14. The syntax analysis method according to claim 13, wherein:

The rule compilation step adds intermediate generation tags and intermediate generation rules to the part of the production rule set that contains regular expressions, and replaces the part represented by regular expressions in the production rules with intermediate generation tags, and the intermediate generation tags are incorporated into the phrases of the syntax analysis rule set a tagging set, with intermediate generation rules incorporated into a parsing rule set; and

The syntactic analysis step identifies the intermediate generated tokens in the same manner as identifying phrase tokens, and queries all syntactic analysis rules that are suitable for the current input sentence including the intermediate generated rules through the rule query step to identify the grammatical components of the input sentence and the relationship between the components.

15. The syntax analysis method according to claim 14, wherein the ambiguity resolution step determines the optimal production rule used by calculating the probability P (S, t) of the syntax analysis tree according to the following formula to select the optimal local analysis result:

P P ((s the s,, t t)) = = \underset{r r &Element; &Element; D D. ((T T))}{Π Π} p p ((r r))

16. The syntax analysis method according to claim 15, wherein:

17. The syntax analysis method according to any one of claims 14 to 16, wherein the syntax tree generation step comprises:

an intermediate token cleanup step that removes intermediate generated tokens used during parsing; and

The phrase structure generation step generates a phrase structure type syntax analysis tree according to the grammatical components of the input sentence after the intermediate mark cleaning step outputs the intermediate mark cleaning step and the grammatical components of the input sentence and the relationship between the components.

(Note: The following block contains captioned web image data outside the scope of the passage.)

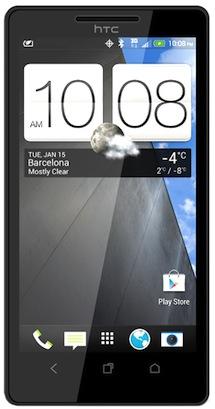 HTC 新旗舰 M7 泄露,或将于 MWC 正式发布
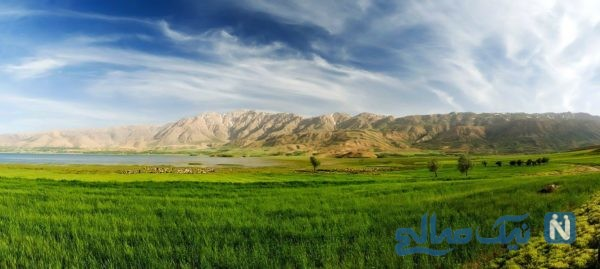 جاذبه های گردشگری شهرکرد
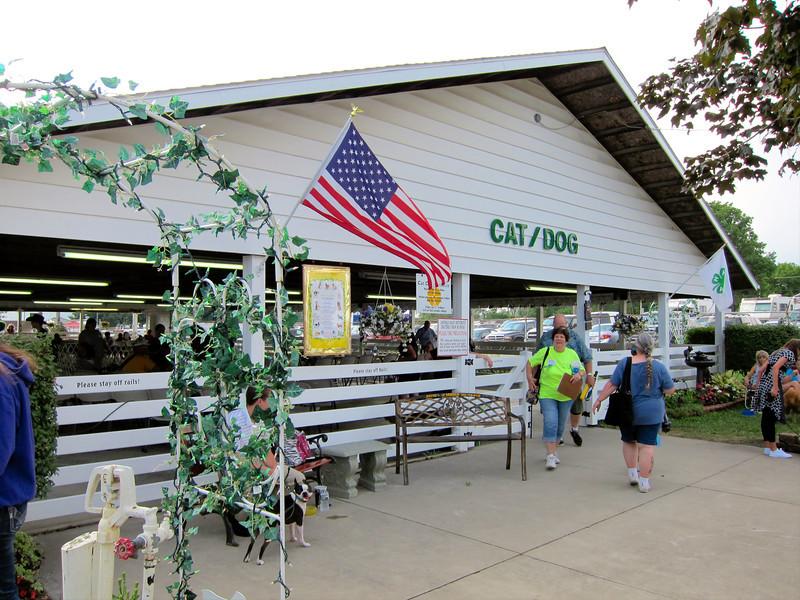 Miscellany - Cat/Dog Barn<br /> Elkhart County 4H Fair 2012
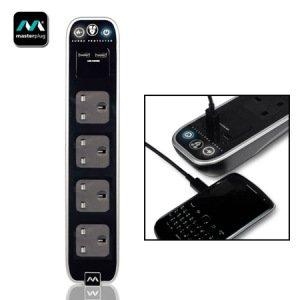 masterplug-surge-protected-4-plug-power-bar-with-dual-usb-black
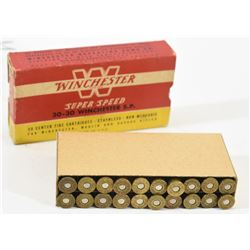 20 Rnds Winchester 30-30 Win 170grn SP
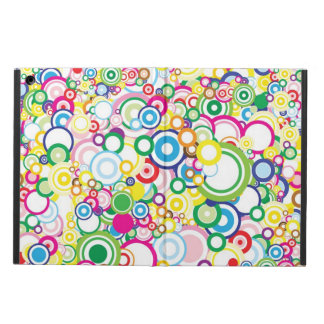 Lot of vivid circles case for iPad air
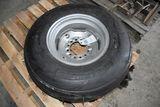 New Carlisle 9.5L-14SL Implement Tire On 6 Bolt Rim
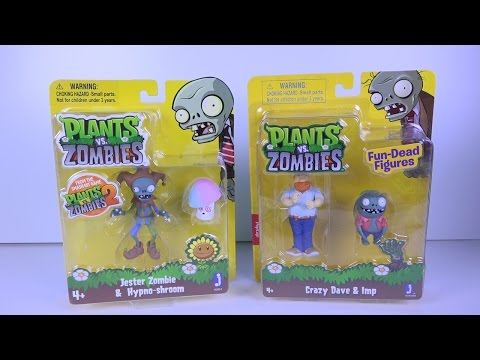 Plants Vs. Zombies: Crazy Dave & Imp / Jester Zombie & Hypno-shroom - Unboxing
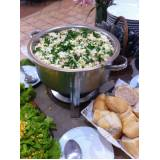 buffet completo em domicílio preço na Água Branca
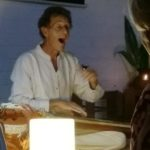 Bruno singing ragas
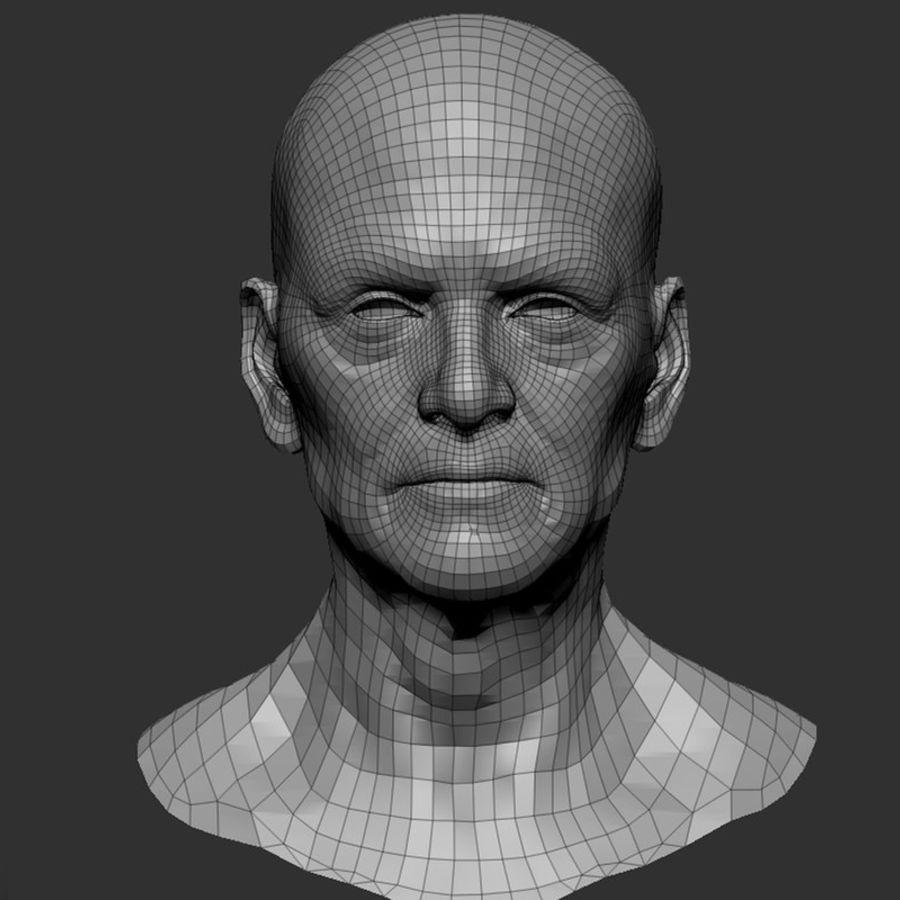 Male Face 3d Model 15 Oth Ma Ztl Obj Fbx Free3d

18. The syntax analysis method according to any one of claims 14 to 16, wherein the syntax tree generation step comprises:

an intermediate token cleaning step that removes intermediate generated tokens used during the parsing process;

The core node labeling step is to mark the core nodes according to the grammatical components of the input sentence after the intermediate mark is cleared and the relationship between the components is cleared according to the output of the intermediate mark cleaning step; and

The dependency structure generation step is to generate a dependency syntactic relationship graph of the input sentence according to the core nodes marked in the core node labeling step.